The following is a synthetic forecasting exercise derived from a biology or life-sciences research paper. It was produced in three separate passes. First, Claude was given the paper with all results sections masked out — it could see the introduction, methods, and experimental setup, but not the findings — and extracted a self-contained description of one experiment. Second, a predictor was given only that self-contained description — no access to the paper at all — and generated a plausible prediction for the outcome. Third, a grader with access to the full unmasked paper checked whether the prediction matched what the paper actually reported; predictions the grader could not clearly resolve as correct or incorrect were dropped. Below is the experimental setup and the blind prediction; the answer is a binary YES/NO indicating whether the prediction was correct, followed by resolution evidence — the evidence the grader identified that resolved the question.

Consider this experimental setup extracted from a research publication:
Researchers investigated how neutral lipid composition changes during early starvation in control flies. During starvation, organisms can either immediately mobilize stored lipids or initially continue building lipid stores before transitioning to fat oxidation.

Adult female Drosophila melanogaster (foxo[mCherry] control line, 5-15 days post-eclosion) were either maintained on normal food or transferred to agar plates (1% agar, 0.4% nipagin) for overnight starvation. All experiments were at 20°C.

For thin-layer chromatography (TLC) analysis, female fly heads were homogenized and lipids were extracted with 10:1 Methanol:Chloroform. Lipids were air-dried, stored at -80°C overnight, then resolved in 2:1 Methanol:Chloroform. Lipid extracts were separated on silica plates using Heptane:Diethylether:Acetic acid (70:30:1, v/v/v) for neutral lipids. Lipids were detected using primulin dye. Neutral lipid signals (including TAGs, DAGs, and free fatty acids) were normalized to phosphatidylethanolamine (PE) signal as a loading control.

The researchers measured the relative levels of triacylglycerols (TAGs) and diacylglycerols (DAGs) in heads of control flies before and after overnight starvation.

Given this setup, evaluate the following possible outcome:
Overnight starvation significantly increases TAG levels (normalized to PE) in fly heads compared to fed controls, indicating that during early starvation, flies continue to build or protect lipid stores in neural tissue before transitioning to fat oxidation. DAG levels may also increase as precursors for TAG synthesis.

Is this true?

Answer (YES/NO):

• _Task statement_: Reproduce the listing exactly. Every line stays as it is.

• _Written reply_:
The following is a synthetic forecasting exercise derived from a biology or life-sciences research paper. It was produced in three separate passes. First, Claude was given the paper with all results sections masked out — it could see the introduction, methods, and experimental setup, but not the findings — and extracted a self-contained description of one experiment. Second, a predictor was given only that self-contained description — no access to the paper at all — and generated a plausible prediction for the outcome. Third, a grader with access to the full unmasked paper checked whether the prediction matched what the paper actually reported; predictions the grader could not clearly resolve as correct or incorrect were dropped. Below is the experimental setup and the blind prediction; the answer is a binary YES/NO indicating whether the prediction was correct, followed by resolution evidence — the evidence the grader identified that resolved the question.

Consider this experimental setup extracted from a research publication:
Researchers investigated how neutral lipid composition changes during early starvation in control flies. During starvation, organisms can either immediately mobilize stored lipids or initially continue building lipid stores before transitioning to fat oxidation.

Adult female Drosophila melanogaster (foxo[mCherry] control line, 5-15 days post-eclosion) were either maintained on normal food or transferred to agar plates (1% agar, 0.4% nipagin) for overnight starvation. All experiments were at 20°C.

For thin-layer chromatography (TLC) analysis, female fly heads were homogenized and lipids were extracted with 10:1 Methanol:Chloroform. Lipids were air-dried, stored at -80°C overnight, then resolved in 2:1 Methanol:Chloroform. Lipid extracts were separated on silica plates using Heptane:Diethylether:Acetic acid (70:30:1, v/v/v) for neutral lipids. Lipids were detected using primulin dye. Neutral lipid signals (including TAGs, DAGs, and free fatty acids) were normalized to phosphatidylethanolamine (PE) signal as a loading control.

The researchers measured the relative levels of triacylglycerols (TAGs) and diacylglycerols (DAGs) in heads of control flies before and after overnight starvation.

Given this setup, evaluate the following possible outcome:
Overnight starvation significantly increases TAG levels (normalized to PE) in fly heads compared to fed controls, indicating that during early starvation, flies continue to build or protect lipid stores in neural tissue before transitioning to fat oxidation. DAG levels may also increase as precursors for TAG synthesis.

Is this true?

Answer (YES/NO):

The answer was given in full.